Yes, beneath the ocean floor.
Such specimens, they report, appear to be millions of years old and reproduce only every 10,000 years.
This discovery was initially made by the Integrated Ocean Drilling Program (or IODP for short). The IODP is an international effort with participants from 22 countries. Its goal is to study the history of the ocean basins, which it does by drilling (from the scientific drill ship JOIDES) deep into the ocean floor and retrieving samples of what is found there.
These findings pose several interesting questions.
For example, how are these microorganisms able to find an energy source so far below ground level? This has researchers stumped; however, initial findings suggest that they are able to sustain themselves, in large part, because of their extremely slow metabolism, which allows them to go without for long periods.
Another conundrum presented here is reproduction. In addition to being old, the specimens found in the soil are also few and far between, at least when compared to microorganisms found in soil on the surface of the planet.
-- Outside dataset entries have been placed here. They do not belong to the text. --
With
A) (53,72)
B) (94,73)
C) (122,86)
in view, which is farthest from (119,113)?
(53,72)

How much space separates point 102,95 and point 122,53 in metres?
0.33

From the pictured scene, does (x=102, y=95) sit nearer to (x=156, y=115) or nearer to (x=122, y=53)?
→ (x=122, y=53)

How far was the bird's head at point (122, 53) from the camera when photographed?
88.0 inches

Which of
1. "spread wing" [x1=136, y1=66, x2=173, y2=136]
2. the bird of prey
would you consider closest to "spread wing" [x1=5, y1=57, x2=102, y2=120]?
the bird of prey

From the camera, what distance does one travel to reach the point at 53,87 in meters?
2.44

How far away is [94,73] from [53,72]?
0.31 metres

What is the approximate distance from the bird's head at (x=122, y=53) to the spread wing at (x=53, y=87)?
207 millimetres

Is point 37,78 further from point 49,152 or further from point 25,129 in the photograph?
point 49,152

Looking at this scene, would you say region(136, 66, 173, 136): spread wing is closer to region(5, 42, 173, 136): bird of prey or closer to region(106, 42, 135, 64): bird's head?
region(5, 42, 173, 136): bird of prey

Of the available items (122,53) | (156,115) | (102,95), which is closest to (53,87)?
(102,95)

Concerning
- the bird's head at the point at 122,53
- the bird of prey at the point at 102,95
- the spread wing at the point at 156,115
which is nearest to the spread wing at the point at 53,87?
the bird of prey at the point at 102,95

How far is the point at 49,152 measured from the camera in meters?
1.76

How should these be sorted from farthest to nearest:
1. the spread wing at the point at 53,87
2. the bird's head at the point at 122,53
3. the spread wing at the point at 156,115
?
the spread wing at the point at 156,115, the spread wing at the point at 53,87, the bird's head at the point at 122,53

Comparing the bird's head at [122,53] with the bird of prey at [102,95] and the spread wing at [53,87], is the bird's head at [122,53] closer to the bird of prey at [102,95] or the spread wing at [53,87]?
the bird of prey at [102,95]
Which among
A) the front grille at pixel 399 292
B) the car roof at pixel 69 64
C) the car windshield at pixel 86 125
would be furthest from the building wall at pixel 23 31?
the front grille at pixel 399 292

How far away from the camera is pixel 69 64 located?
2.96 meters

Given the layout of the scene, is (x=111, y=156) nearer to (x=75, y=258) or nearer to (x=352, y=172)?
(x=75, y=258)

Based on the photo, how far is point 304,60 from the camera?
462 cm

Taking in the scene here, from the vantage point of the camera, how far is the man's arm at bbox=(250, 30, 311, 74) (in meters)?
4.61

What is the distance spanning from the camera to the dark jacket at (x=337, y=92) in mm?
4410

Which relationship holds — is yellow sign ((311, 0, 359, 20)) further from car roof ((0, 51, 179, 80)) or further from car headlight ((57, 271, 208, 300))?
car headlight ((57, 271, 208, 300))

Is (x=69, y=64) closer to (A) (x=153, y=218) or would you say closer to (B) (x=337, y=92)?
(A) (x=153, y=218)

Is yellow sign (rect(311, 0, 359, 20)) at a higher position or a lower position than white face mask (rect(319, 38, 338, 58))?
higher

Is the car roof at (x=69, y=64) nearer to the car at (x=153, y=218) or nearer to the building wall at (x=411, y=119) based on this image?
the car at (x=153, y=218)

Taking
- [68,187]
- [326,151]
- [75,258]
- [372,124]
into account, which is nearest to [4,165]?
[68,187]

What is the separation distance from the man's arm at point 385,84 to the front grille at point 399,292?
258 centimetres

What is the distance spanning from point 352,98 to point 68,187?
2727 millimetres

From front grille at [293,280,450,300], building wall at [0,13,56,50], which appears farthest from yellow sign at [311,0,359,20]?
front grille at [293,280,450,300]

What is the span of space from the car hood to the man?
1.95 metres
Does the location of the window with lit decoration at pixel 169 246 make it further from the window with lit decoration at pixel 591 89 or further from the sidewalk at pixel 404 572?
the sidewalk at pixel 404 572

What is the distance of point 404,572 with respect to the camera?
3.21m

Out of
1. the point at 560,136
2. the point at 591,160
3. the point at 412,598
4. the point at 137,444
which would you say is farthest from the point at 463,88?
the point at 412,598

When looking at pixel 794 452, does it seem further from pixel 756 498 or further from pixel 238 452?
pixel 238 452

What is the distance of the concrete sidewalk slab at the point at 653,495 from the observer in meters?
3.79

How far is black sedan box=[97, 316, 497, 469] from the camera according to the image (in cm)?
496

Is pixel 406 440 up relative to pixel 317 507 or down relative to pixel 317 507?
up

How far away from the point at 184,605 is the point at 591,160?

The team reports that they found just 10,000 bacteria specimens in a teaspoon-sized sample of dirt retrieved from deep below the ocean floor. That is in stark contrast to—and pales in comparison with—the billions, or even trillions, of bacteria normally found when looking at soil found on land. The same is roughly true with the viruses and fungi they found.
Some of the researchers on the team are not even sure they are willing to classify the organisms as "live" creatures—suggesting they exist in a sort of zombie-like state, a kind of extreme hibernation.
All of the specimens found exist in sediment that is approximately 100 million years old, which suggests that they too may be nearly the same age. Ancient indeed. The team plans to dig deeper to see if even older organisms can be found.
In the end, these findings allow us to marvel at the tenacity of life.